The Run on Sacred Lands is designed to bring attention to Nevada's fight against the federal government's plan to bury high-level nuclear waste at Yucca Mountain next to the Test Site. The runners said the event also underscores the injustices suffered by the Western Shoshone in the last 200 years.

"We are letting people know we are still here," said Santiago Lozada of Sacramento, a member of the Battle Mountain Shoshone band who participated in last year's run. "We are still here, and we demand respect."

The Indian runners traveled from Warm Springs to Mercury along the western edge of the Test Site during the 2000 and 2001 events, and this year they ran from Warm Springs to Mercury around the western perimeter of the site, completing the circle.

The Western Shoshone continue to claim their ancestral lands in central Nevada, stretching from what is now the Idaho border to the southern tip of the Silver State. The Shoshone have been offered monetary settlements from Congress for the government's treaty violations, but the leadership has turned down the offers.

"This land is not for sale," Lozada said.

Rudy Luis Lozada, Santiago's brother, said the desert run was hard but rewarding.

"It's wonderful to run and see our ancestors, the rock people, all around," he said. "We run, pray and think. It's a deeply spiritual thing."

The runners passed the ground where their ancestors lived for untold generations. They said they knew they were passing the graves of the ancient ones and that the spirits of the departed Shoshone people were with them.

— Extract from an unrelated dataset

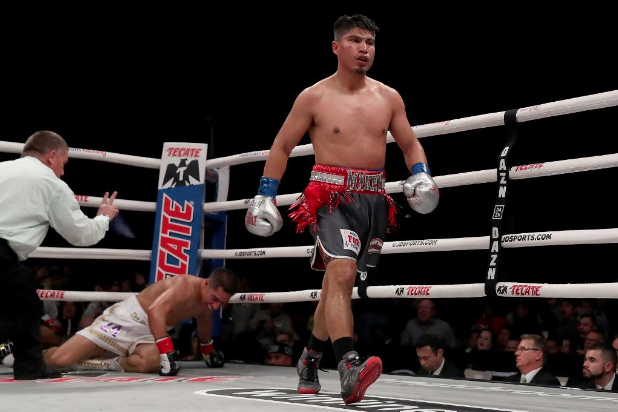 Mikey Garcia knocks down Jessie Vargas in the fifth round during their WBC Welterweight Diamond Championship bout at The Ford Center at The Star on February 29, 2020 in Frisco, Texas. Tom Pennington/Getty Images/AFP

The runners stopped to plant willows carried by support vehicles and said prayers into the planting holes. They said they prayed for the mountains, the animals and the people, so that the nuclear fallout does no harm to them.

Santiago Lozada said the people they have seen on the run — from passing motorists to rural residents — have been very supportive. Truckers blew their horns and people waved from the roadside, he said.

"The Yucca Mountain issue, the nuclear fallout from the Test Site, are not just Indian issues or white issues," he said. "It's a cause for all people. It's poisoning the sacred lands and poisoning the people."

The runners covered about 120 miles to a point just south of Alamo by Tuesday night. They were expected to arrive in Mercury, the town outside the Test Site entrance, late Thursday night.

This morning, they plan to be at the annual Peace Camp near Mercury, where the Shundahai Network, a Western Shoshone advocacy group, will welcome the runners. The network also plans a Mother's Day Action Against Nuclear Testing on Saturday in Mercury.

"(This morning) we will form a morning circle and say prayers and then talk to the guards at the Test Site gate," said Bobb, a member of the Yomba band of Western Shoshone. "We will tell them about the reasons for our run and about our ways.

"The guards and state troopers will warn us about trespassing, but this is still Western Shoshone land. It is they who are trespassing."

Newene Sogobi Mava'a Mia 2002
(Walk On The Sacred Land)

We will be walking and running for the Western Shoshone people – for our land rights – to take back Shoshone land that our grandmothers and grandfathers once took care of with their footsteps. Step by step they went from place to place to hunt and gather where food was found and where doctoring took place. Most of all, Shoshone people are buried here, and their spirits are with us. When we pray and sing there will be happiness, joy and love in our hearts as we stand strong for our ancestors.